WHAT THIS TASK INVOLVES
Given the records below, would you repeat exactly the lines that begin at the one containing "United States, site archbold_FL-31." and end at the one containing "common name: domestic cow", inclusive?
BEGIN DATASET RECORDS
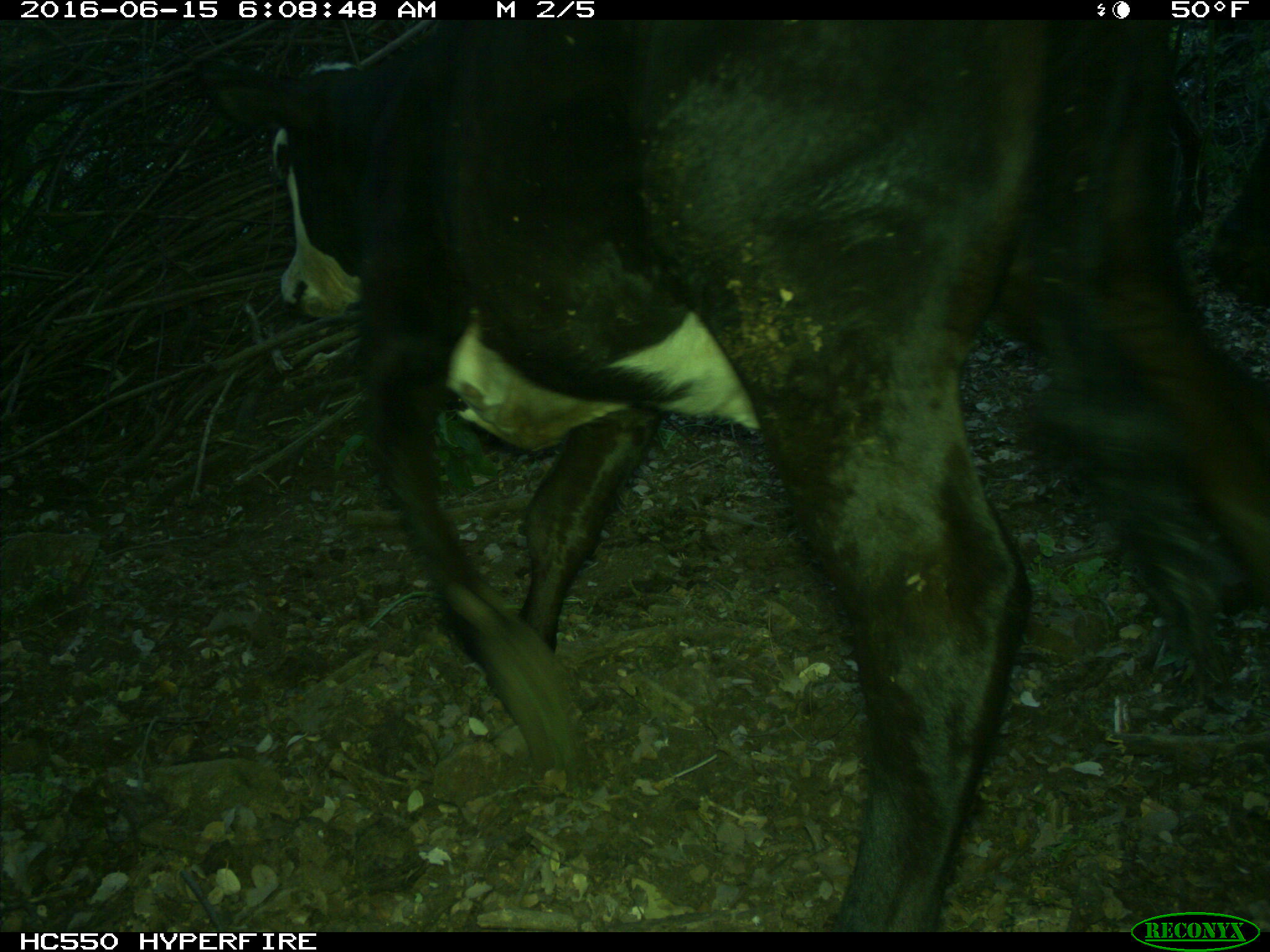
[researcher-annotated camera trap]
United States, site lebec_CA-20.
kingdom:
END DATASET RECORDS
BEGIN DATASET RECORDS
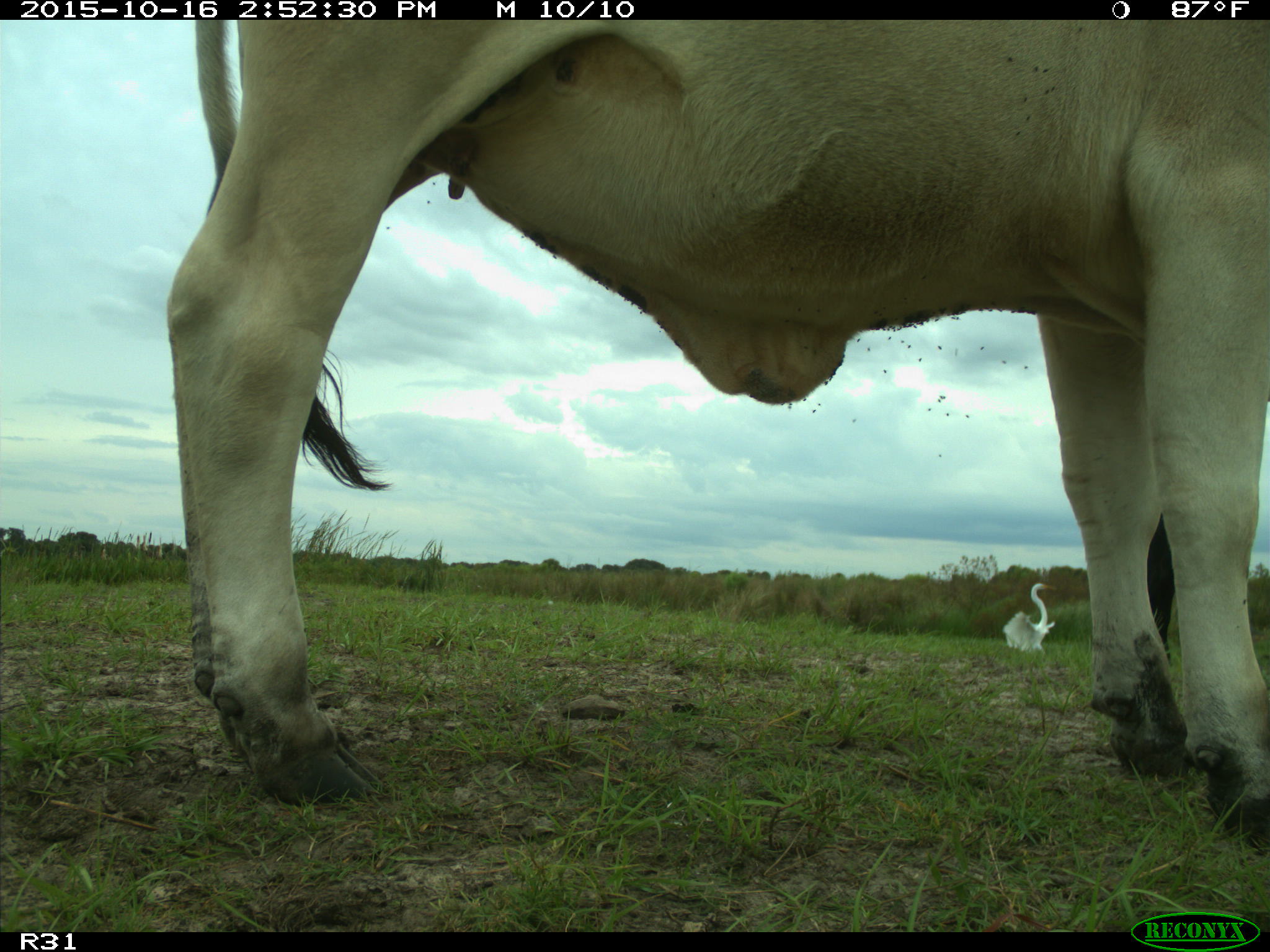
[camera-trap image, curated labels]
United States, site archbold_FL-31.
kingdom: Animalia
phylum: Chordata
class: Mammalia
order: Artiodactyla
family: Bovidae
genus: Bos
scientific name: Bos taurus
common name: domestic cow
END DATASET RECORDS
TASK ANSWER
United States, site archbold_FL-31.
kingdom: Animalia
phylum: Chordata
class: Mammalia
order: Artiodactyla
family: Bovidae
genus: Bos
scientific name: Bos taurus
common name: domestic cow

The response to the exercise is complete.